Search code examples
pythongoogle-cloud-dataflowapache-beam

Transformation of csv to json in Dataflow


The below is my transformation part from csv to json. The csv has three columns.

class ConvertCsvToJson(beam.DoFn):
    def process(self, element):
        # Assuming the CSV has three columns: col1, col2, col3
        col1, col2, col3 = element.split(',')
        
        # Create a JSON object
        json_obj = {
            'col1': col1.strip(),
            'col2': col2.strip(),
            'col3': col3.strip()
        }
        
        yield json_obj

and the pipeline code as

(pipeline
        | 'Read CSV' >> ReadFromText(input_file, skip_header_lines=1)  # Skip the first line
        | 'Convert to JSON' >> beam.ParDo(ConvertCsvToJson())

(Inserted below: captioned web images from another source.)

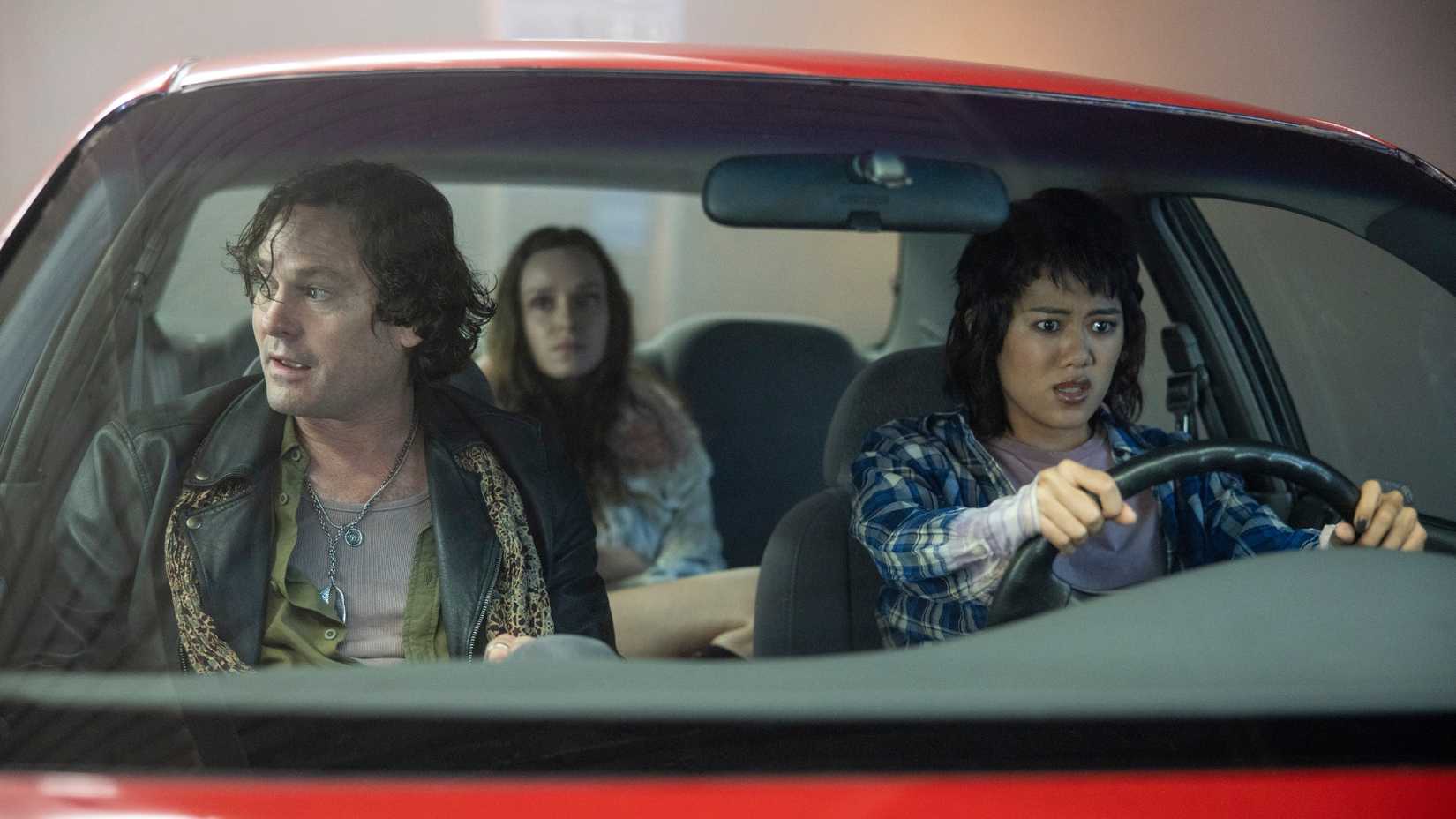 10 TV Shows We Thought Would Be The Next Stranger Things 3 Still with a trio of characters from The Midnight Club sitting in a car.
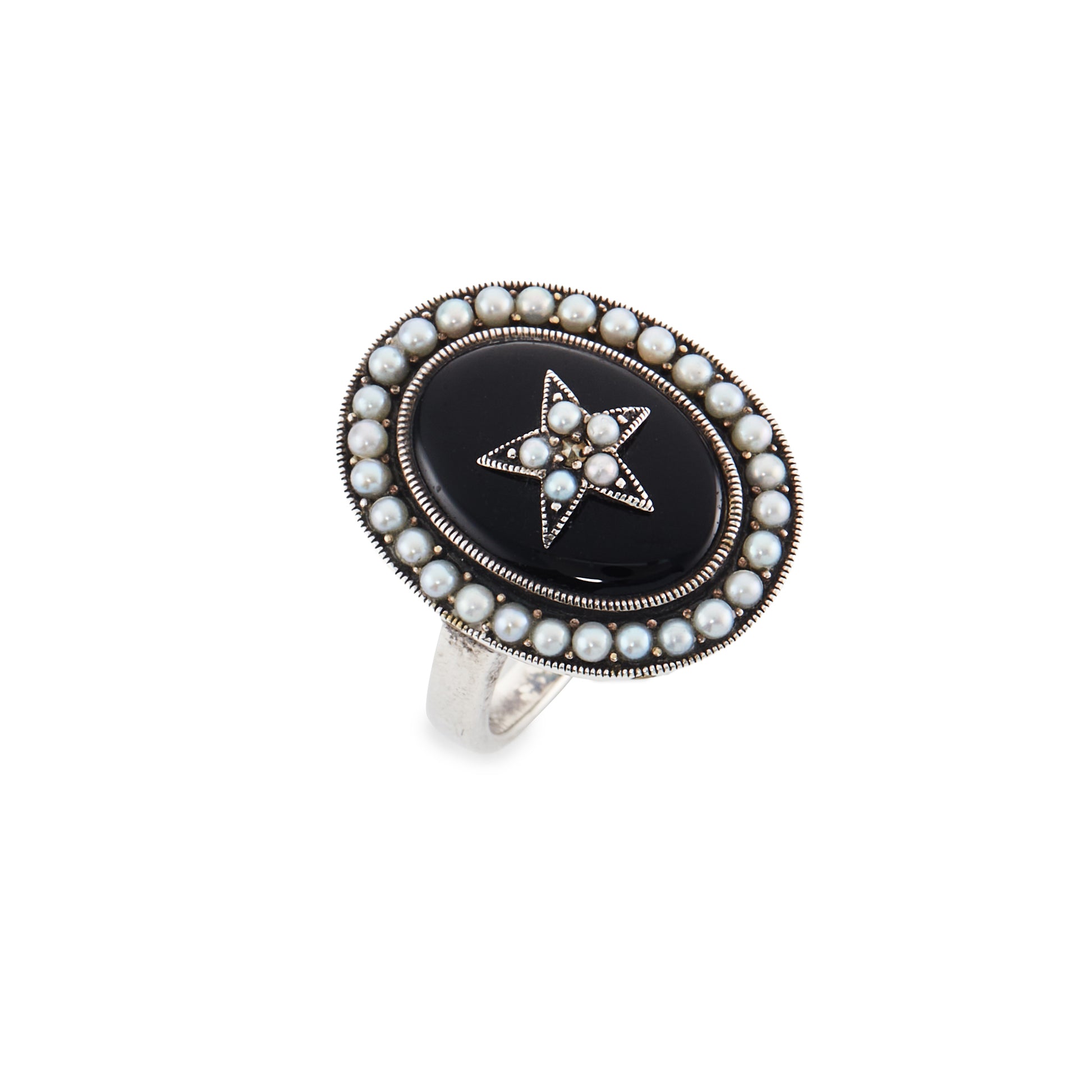 Lovely vintage sterling silver ring with an oval onyx stone, set with a star in the centre and a seed pearl surround.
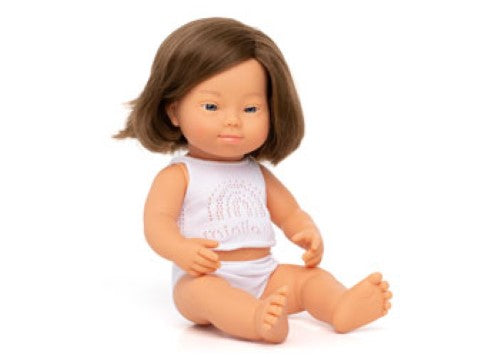 Caucasian girl doll with Down Syndrome, 38cm, soft vinyl, articulated limbs, promoting empathy and inclusivity in play.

the problem is the json code is coming as below because I dont have a loop. I cant seem to figure out on the fix

{'col1': '100001', 'col2': 'Claude Potier (Earth-616)', 'col3': 'Secret'}
{'col1': '100002', 'col2': 'Elektra Natchios (Earth-616)', 'col3': 'Secret'}

it should be coming as

[
  {
    "col1": "100001",
    "col2": "Claude Potier (Earth-616)",
    "col3": "Secret"
  },
  {
    "col1": "100002",
    "col2": "Elektra Natchios (Earth-616)",
    "col3": "Secret"
  }
]

also is there a way I can generate the col1,clo2 based on the headers from the csv itself? Also the pipeline almost takes 5 minutes to run, is there a way to speed up the process?


Solution

    1. Beam is for the distributed computing. So it does not know the entire data to dump everything as a big json object.
    2. You can grab the headers by just reading the first line.
    3. Maybe a better way to handle the json format is to use beam.dataframe:
    import apache_beam as beam
    pipeline = beam.Pipeline()
    
    beam_df = pipeline | 'Read CSV' >> beam.dataframe.io.read_csv('solar_events.csv')
    beam.dataframe.io.to_json(beam_df, 'solar_events.jsonl') 
    
    pipeline.run()
    

    solar_events.csv is

    timestamp,event
    2021-03-20 09:37:00,March Equinox
    2021-06-21 03:32:00,June Solstice
    2021-09-22 19:21:00,September Equinox
    2021-12-21 15:59:00,December Solstice
    

    but the output json is

    {"timestamp":{"0":"2021-03-20 09:37:00","1":"2021-06-21 03:32:00","2":"2021-09-22 19:21:00","3":"2021-12-21 15:59:00"},"event":{"0":"March Equinox","1":"June Solstice","2":"September Equinox","3":"December Solstice"}}
    

    This allows the data can be stored distributively. 4. Dataflow has the overhead to setup the computing environment. It could take 5 minutes or even more if your python code has many dependencies.